Luke Air Force Base – 1/17/2014
Article and Photos by Steven Valinski
Fighting Falcon or Viper? I prefer Viper. “Viper” sounds quicker and deadlier, while “Fighting Falcon” sounds proud and majestic. Proud and majestic is more appropriate for a transport aircraft. Ornithologists would probably say that a Falcon is a fast, powerful, and very deadly bird of prey, which is true. But, those facts do not change my association with “proud and majestic”. Besides, the full name given to the F-16 is “Fighting Falcon”, which seems appropriate for the name of a college football team. The name “Falcon” may have been more appropriate. I know, the F-16 is the Fighting Falcon and not the Viper, but, since the F-16’s early testing days, the nickname “Viper” has shown some longevity among aviators and enthusiasts. As evidence of this longevity, Lockheed Martin has named the latest F-16 variant: the F-16V, so it appears the name does carry some validity.
So, where did the nickname “Viper” come from? There are several theories on the origin of the name. According to an article in Lockheed Martin’s Code One magazine: “Tactical Air Command, now Air Combat Command, officially christened the F-16A as the Fighting Falcon. But that name never found wide use on the flightline. As with many aircraft, the unofficial nickname the pilots pinned on the F-16 did catch on: Viper”. Some aviators and historians say that the name originated from a television show that was popular at the time: “Battlestar Galactica”. The “Viper” was a class of fighter spacecraft used in the show. This, combined with the “face” the aircraft looking like the head of a snake, helped fuel the unofficial nickname with the early pilots and crew.
Enough of the history discussion. This past Friday I met up with some fellow aviation photographers/friends to photograph some Vipers at Luke Air Force Base. Luke AFB is often referred to as “Falcon Country”, but, to satisfy my stubbornness, I refer to Luke AFB as the “Viper Academy”. The morning sunlight and the accessibility of some of the locations around the base provide some excellent photo opportunities. The only thing we needed was activity, and, on Friday, there was plenty of AM activity. We were able to photograph F-16’s from many of the squadrons at Luke in the wonderful morning light. A few bonuses included: two F-16’s that headed overhead with live ordinance and a KC-135 from McConnell AFB in Kansas. The KC-135 arrived as we were leaving and we were not in the best position to photograph the aircraft due to angle and lighting. I took the shot anyway and I was not disappointed. The magic of digital processing in Adobe Lightroom/ACR with a lot of shadow recovery helped save the shot.

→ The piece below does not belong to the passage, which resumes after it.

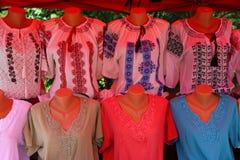 罗马尼亚传统女衬衫ie 免版税库存照片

It was an excellent morning at Luke AFB. The morning light combined with the volume of activity was ideal for aviation photographers/enthusiasts. Whether you call them Fighting Falcons or Vipers, many of these aircraft will be transferred from Luke AFB as the F-35’s come onboard. With this in mind, photographing these aircraft, while they are still at Luke and flying, is worth it’s weight in sentimental value.